## start Source document

- Born: January 15, 1994 (age 32) Montevideo
- Occupations: Actor, model
- Years active: 2000-present
- Height: 1.68 m (5 ft 6 in)
- Parent(s): Fabián de Gregorio and Beatriz Frazzi
- Relatives: Ornella de Gregorio - Agustin Sierra (Sister)

= Stéfano de Gregorio =

Argentine actor and model

Stéfano de Gregorio (born September 16, 1994), better known as Yeyo de Gregorio is an Argentine actor and model.

== Career ==
In 2001, De Gregorio began his acting career at the age of six in the television series Chiquititas. In the same year, he participated in the children's musical Saltinbanqui. In 2002, De Gregiori participated in the movie Valentín. In 2003, he makes a small participation in the television series Tres padres solteros. In 2003, he was part of the cast of the youth television series Rincón de luz. From 2004 to 2005, he was part of the cast of the youth television series Floricienta. In 2006, he was part of the cast of the youth television series Chiquititas Sin Fin. From 2007 to 2010, he was part of the cast of the youth television series Casi Ángeles, Stéfano de Gregorio played the co-starring role of León "Lleca" Benítez. In 2011, he was the Host of Súper Bonus, a micro program where they spend the behind the scenes of the series Supertorpe. In 2011, he makes a small participation in the television series Peter Punk. In 2011, he makes a small participation in the television series Decisiones de vida. In 2014, he makes a small participation in the television series Somos familia. From 2015 to 2016, he was part of the cast of the television series Esperanza mía. In 2016, he was part of the play El Canasto, directed by Nicolás Vázquez. In 2017, he was part of the play Desesperados with Agustín Sierra and Nicolás Furtado. From 2017 to 2018, he was part of the cast of the television series Golpe al corazón. In 2019, he was part of the play 100 metros cuadrados, with Florencia Bertotti and María Valenzuela directed by Manuel González Gil.

## end Source document
## start Material shown

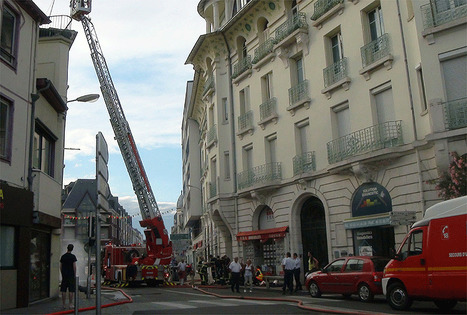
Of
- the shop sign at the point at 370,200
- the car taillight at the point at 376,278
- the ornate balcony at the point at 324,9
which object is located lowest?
the car taillight at the point at 376,278

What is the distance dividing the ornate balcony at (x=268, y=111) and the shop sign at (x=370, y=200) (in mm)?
7313

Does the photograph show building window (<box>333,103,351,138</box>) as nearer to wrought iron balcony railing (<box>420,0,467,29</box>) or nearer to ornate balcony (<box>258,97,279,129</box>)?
ornate balcony (<box>258,97,279,129</box>)

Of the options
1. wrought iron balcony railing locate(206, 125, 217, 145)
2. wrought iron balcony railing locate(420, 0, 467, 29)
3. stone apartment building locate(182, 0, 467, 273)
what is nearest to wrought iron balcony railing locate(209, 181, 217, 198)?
stone apartment building locate(182, 0, 467, 273)

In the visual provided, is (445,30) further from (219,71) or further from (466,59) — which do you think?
(219,71)

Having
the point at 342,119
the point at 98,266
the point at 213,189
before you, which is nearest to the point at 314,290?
the point at 342,119

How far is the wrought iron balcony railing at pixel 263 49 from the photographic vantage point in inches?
1061

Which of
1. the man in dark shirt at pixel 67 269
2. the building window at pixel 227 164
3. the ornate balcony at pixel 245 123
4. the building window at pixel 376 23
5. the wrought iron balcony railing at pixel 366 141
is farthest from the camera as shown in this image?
the building window at pixel 227 164

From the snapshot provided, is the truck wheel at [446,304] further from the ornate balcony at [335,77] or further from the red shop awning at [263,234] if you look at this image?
the red shop awning at [263,234]

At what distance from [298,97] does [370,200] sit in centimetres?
717

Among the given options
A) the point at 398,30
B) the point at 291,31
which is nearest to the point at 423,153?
the point at 398,30

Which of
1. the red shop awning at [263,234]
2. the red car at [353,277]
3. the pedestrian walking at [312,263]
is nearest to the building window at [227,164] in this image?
the red shop awning at [263,234]

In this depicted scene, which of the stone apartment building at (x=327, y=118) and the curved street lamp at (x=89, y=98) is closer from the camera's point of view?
the curved street lamp at (x=89, y=98)

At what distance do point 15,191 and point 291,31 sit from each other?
638 inches

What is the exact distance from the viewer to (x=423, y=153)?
1780 cm
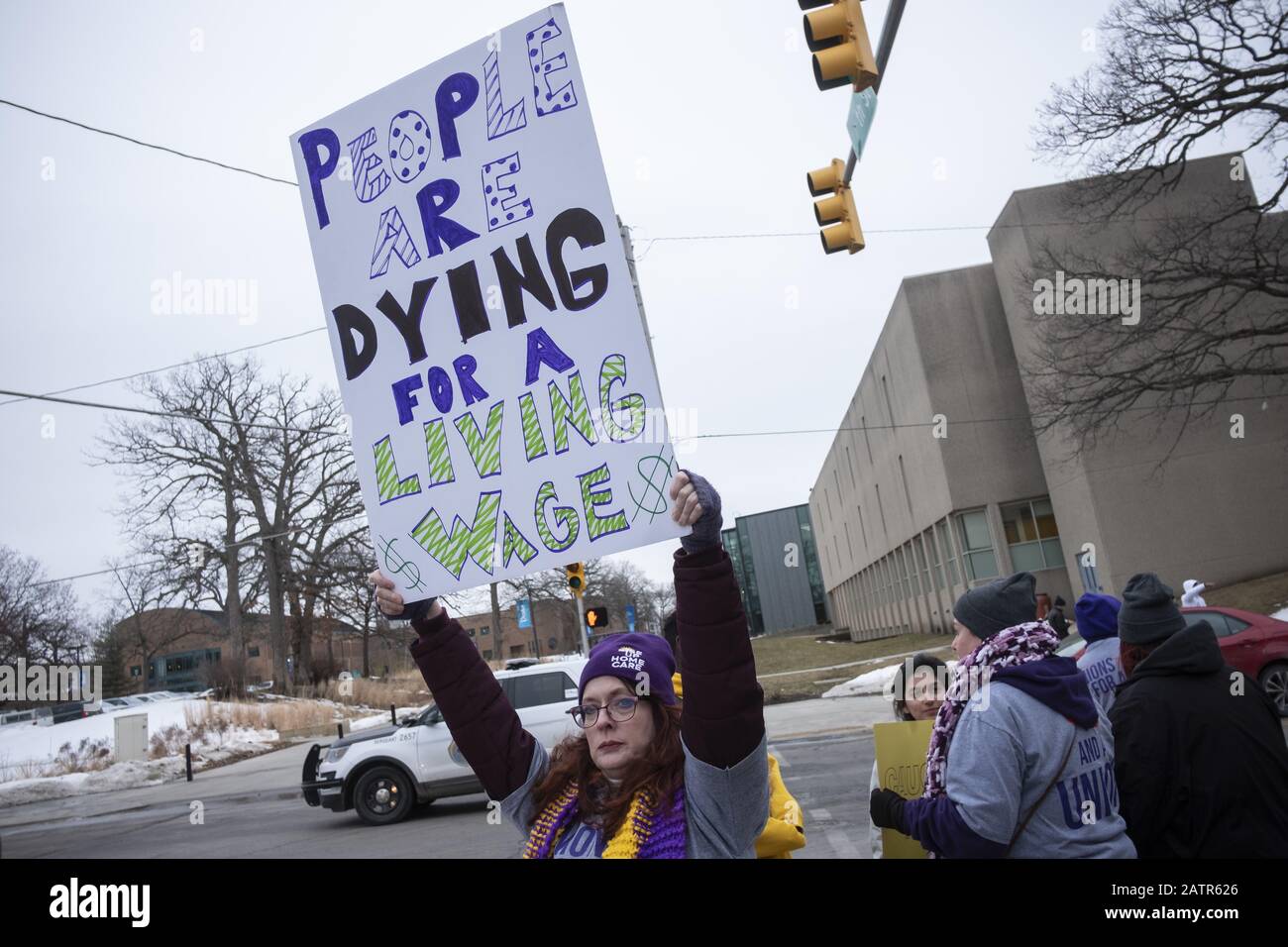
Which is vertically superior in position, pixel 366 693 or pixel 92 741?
pixel 92 741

## end Material shown

### Task details:
Reproduce the passage of the text on Stéfano de Gregorio between "- Parent(s): Fabián" and "actor and model.", inclusive.

### Correct answer:
- Parent(s): Fabián de Gregorio and Beatriz Frazzi
- Relatives: Ornella de Gregorio - Agustin Sierra (Sister)

= Stéfano de Gregorio =

Argentine actor and model

Stéfano de Gregorio (born September 16, 1994), better known as Yeyo de Gregorio is an Argentine actor and model.